I remember a man with a nice house on a corner lot. His lawn was perfectly manicured. His son was a popular high school quarterback. His wife was pretty. Three perfectly matching Bradford pear trees lined his sidewalk. Everything appeared to be perfect. Then one day, one of the trees broke. A third of it just fell right down into his yard. Within a couple of days, all three trees had been cut down and replaced with new Bradford pear trees. Maybe they are still growing, perfectly matched and beautiful on his corner lot, but enough years have passed that I suspect one of them has broken or will soon.
Are you raising your children to be Bradford pear trees?
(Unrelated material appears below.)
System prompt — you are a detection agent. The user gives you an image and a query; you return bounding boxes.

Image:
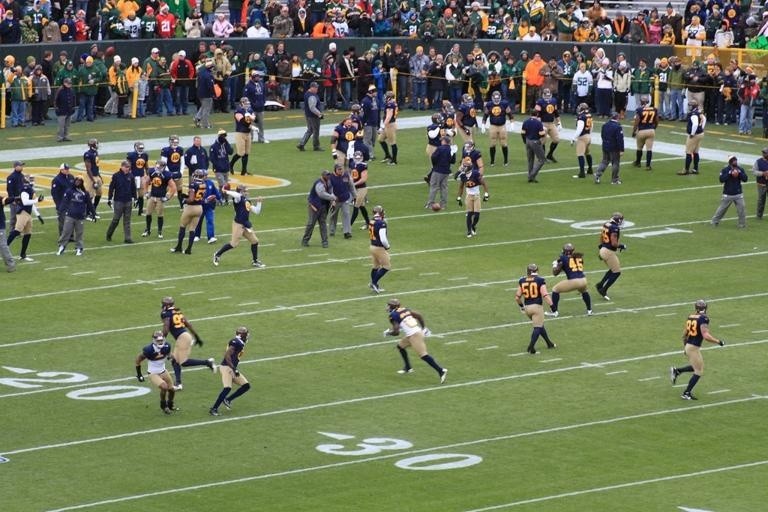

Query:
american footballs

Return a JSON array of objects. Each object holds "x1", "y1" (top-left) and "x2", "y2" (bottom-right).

Are they conforming externally to everybody’s expectations of a perfectly behaved, beautiful child, but lacking internal strength to bear the weight of adulthood? You do not want children that make you look good when they are young but break when they mature. You cannot cut them down and replace them every 14 years. Yes, to a certain degree the outside reflects what’s inside. If your children refuse to conform externally to your commands, their hearts are certainly not conformed to God’s will. But sometimes external conformity in your children only indicates that you fear men, not God—that you care about how you appear to your friends and not your child’s soul. Your children pick up on this. All their energy goes into looking good, because that is what pleases you. Never concerning yourself about whether there is internal strength of character, true faith in God, a heart that is devoted to God’s law, you set him up for disaster.
Then when the storms of sexual temptation come, or the winds of cultural peer pressure, or the tornado of resentment comes, he breaks. And this is God’s mercy to us. For no longer can we pretend that everything is perfect and pretty. Everyone can see that something’s not right. Now we can work on forming a heart that is holy and pure.
He might bear that deformity for the rest of his life, but by God’s grace he will be transformed from a pretty Bradford pear to a mighty deformed oak. And it is better to enter Heaven deformed than to look good in Hell.